Currently, the reality of translocation often diverges from these requirements.

“At three predator-free sites, where populations were established by wild-caught and mainly adult little spotted kiwi, the estimated proportion of effective founders (released birds that successfully produced offspring) within the total numbers of translocated birds was highly variable (40–81%). Such low proportions of successful breeders suggest a significant loss of the source population’s genetic diversity within the new populations, which is likely common among translocations of other kiwi taxa as well. Similarly, given the lower mean survival times at sites with predator control and where populations were established by ONE birds, we could infer that the number of released birds needs to be much higher than the suggested 40 birds to maintain the desired level of genetic diversity.”

Managers need to account for the loss of genetic diversity caused by the differences in survival rates, causes of mortality, or the carrying capacity, and the boundary type of the project area, write the authors.

“At mainland unfenced sites, sufficient space for post-release dispersal or natural dispersal of future juveniles and subadults needs to be available to reduce losses of released birds and their offspring. If no additional habitat is available to enlarge the project area, managers may need to follow up with periodic releases to compensate for the loss of dispersed individuals and facilitate necessary gene flow between populations.”

Habitat quality and predator status are crucial factors.

Understorey of NZ forest
New Zealand rain forest. Image credit: Stefan Karpiniec (CC BY-NC, Flickr)

“Small, unfenced areas may not provide sufficient habitat quality for population persistence even with intensive predator management. Extensive buffer zones with predator control around unfenced project sites may reduce predator incursions and associated kiwi mortality. Notably, control measures for wide-ranging ferrets in the areas surrounding project sites may be necessary to reduce deaths within translocated populations.”

Finally the authors emphasise the importance of monitoring for ongoing success and improvement.

Translocated populations must be adequately monitored, and the translocation outcomes reported. Post-release effects play an important role in population establishment and should be addressed by managers to reduce mortality and dispersal, particularly of ONE birds. Appropriate release strategies, such as releasing ONE birds in larger groups and outside of winter and autumn months, may significantly increase survival, as demonstrated in rowi.”

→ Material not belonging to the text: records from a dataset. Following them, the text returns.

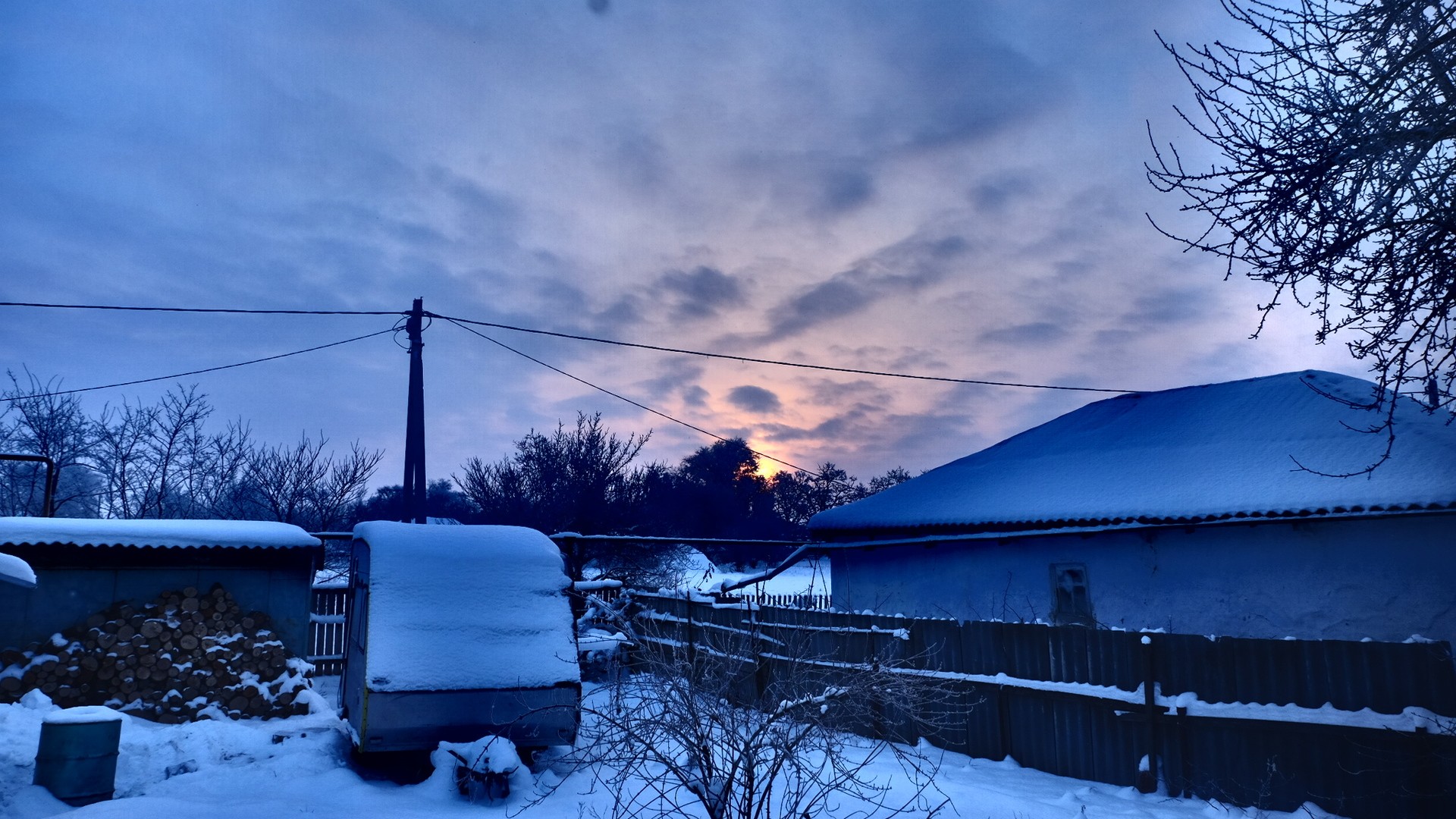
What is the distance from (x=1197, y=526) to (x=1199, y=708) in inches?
203

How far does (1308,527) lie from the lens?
36.8 ft

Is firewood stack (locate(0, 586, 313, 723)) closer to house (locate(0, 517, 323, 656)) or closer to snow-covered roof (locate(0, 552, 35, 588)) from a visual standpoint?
house (locate(0, 517, 323, 656))

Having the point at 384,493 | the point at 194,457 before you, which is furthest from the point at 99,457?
the point at 384,493

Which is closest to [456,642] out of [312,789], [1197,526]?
[312,789]

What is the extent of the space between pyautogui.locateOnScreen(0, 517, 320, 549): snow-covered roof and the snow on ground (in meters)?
2.01

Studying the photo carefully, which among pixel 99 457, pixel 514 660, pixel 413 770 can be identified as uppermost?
pixel 99 457

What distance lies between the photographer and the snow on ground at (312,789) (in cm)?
698

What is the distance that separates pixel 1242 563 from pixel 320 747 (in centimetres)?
1200

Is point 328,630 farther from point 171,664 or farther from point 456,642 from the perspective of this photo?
point 456,642

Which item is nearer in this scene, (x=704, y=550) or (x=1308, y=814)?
(x=1308, y=814)

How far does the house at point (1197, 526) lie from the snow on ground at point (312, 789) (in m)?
5.01

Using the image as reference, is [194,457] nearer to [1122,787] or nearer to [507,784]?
[507,784]

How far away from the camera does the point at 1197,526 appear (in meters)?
11.9

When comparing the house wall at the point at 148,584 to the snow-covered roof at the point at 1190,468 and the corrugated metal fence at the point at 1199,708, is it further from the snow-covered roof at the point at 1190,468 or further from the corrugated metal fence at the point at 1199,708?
the snow-covered roof at the point at 1190,468
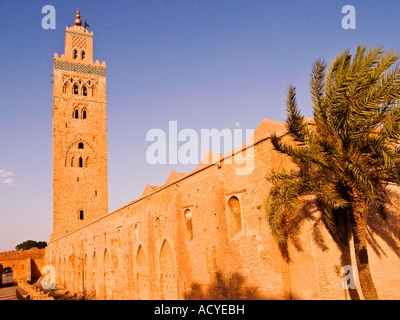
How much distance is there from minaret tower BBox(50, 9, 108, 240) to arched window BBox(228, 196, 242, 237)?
71.6 feet

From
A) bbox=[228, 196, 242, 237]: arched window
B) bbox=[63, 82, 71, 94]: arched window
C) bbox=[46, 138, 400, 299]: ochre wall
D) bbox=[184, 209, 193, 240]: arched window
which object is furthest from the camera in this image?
bbox=[63, 82, 71, 94]: arched window

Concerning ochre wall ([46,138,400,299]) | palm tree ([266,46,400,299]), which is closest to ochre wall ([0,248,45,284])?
ochre wall ([46,138,400,299])

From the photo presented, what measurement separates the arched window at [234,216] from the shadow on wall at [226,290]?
3.47 ft

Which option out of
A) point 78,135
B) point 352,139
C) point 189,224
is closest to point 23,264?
point 78,135

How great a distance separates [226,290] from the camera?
29.3 feet

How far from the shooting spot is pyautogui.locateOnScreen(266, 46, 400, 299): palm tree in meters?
5.60

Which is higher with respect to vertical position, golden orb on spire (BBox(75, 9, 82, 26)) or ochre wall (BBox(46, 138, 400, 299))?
golden orb on spire (BBox(75, 9, 82, 26))

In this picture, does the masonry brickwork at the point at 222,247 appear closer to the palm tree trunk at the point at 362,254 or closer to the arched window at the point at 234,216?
the arched window at the point at 234,216

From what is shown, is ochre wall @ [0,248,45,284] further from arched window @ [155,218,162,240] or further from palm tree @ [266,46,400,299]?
palm tree @ [266,46,400,299]

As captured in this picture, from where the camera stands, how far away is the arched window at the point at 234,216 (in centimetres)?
888

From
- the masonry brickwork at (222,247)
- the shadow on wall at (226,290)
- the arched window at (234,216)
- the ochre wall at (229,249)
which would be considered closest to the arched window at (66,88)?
the masonry brickwork at (222,247)

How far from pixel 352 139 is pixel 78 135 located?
27.0m

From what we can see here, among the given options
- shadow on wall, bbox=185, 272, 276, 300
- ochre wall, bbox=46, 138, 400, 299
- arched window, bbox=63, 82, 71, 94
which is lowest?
shadow on wall, bbox=185, 272, 276, 300

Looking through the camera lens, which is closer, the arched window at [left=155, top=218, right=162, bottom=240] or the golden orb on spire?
the arched window at [left=155, top=218, right=162, bottom=240]
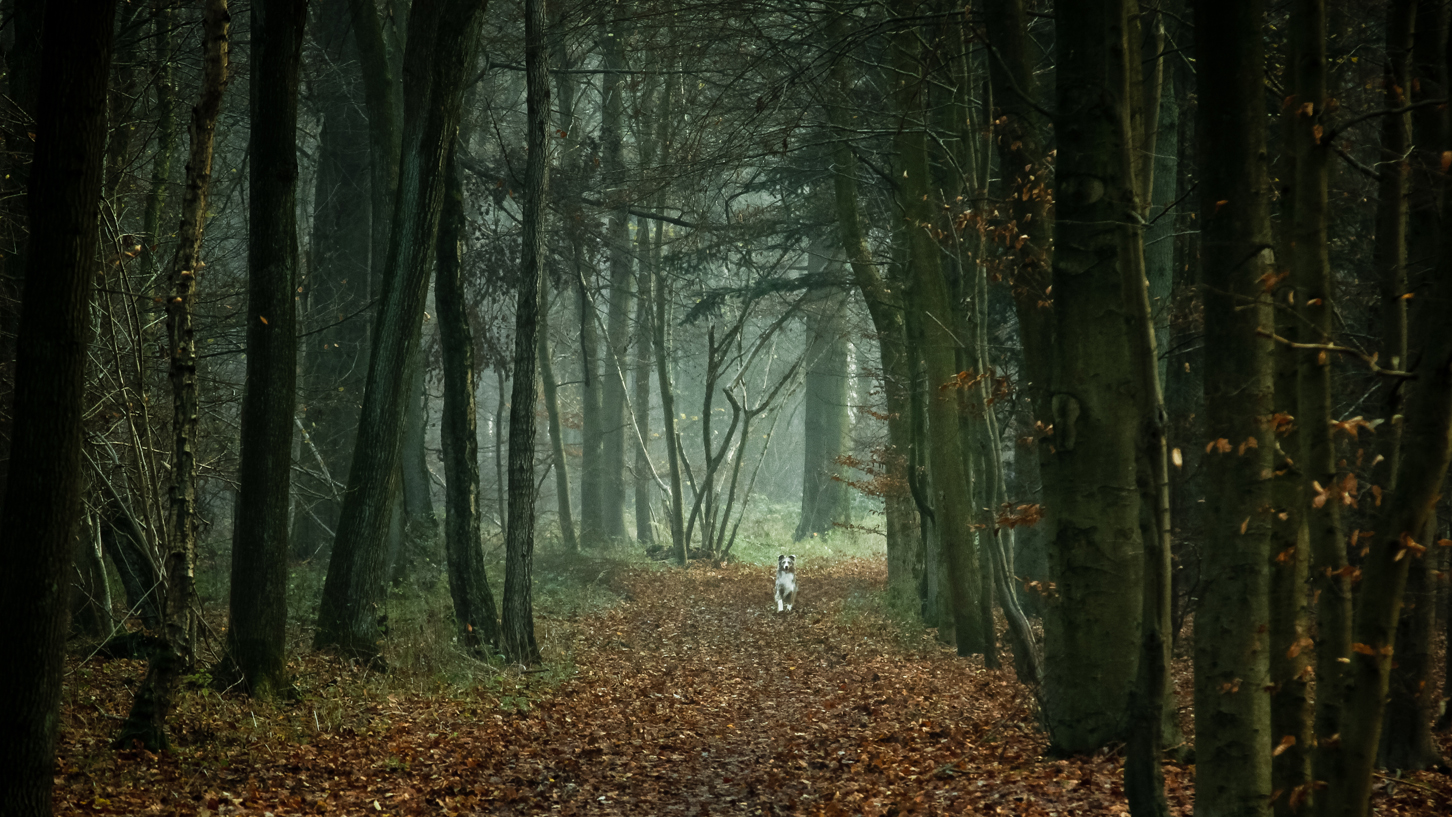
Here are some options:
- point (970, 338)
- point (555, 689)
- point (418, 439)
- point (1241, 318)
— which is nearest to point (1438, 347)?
point (1241, 318)

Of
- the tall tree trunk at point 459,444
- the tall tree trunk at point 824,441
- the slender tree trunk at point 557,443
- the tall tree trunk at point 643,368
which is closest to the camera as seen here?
the tall tree trunk at point 459,444

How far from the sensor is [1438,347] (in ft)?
10.7

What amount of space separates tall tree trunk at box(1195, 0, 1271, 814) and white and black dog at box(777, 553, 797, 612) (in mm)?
12203

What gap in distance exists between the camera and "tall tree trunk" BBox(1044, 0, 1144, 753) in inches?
219

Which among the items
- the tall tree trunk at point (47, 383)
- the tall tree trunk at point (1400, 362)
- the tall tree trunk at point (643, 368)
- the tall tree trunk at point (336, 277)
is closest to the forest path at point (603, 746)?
the tall tree trunk at point (47, 383)

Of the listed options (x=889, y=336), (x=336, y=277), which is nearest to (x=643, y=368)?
(x=336, y=277)

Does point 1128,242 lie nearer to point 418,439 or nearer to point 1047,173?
point 1047,173

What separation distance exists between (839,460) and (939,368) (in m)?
6.00

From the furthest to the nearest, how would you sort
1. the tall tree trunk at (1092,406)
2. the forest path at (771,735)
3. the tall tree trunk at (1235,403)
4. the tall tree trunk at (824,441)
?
the tall tree trunk at (824,441)
the forest path at (771,735)
the tall tree trunk at (1092,406)
the tall tree trunk at (1235,403)

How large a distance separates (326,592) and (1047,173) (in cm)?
752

“Modelling of survival times suggests that releases of ONE birds are best suited for predator-free sites to maximise chances of these birds to settle, mature, and breed successfully. Sufficiently long and standardised post-release monitoring will facilitate addressing possible issues, inform subsequent adaptive management, and allow for planning of additional releases, if needed, to supplement the founder population. Reporting of demographic data from monitoring, together with details on habitat variables and applied management tools, is essential to further increase the effectiveness of future translocations.”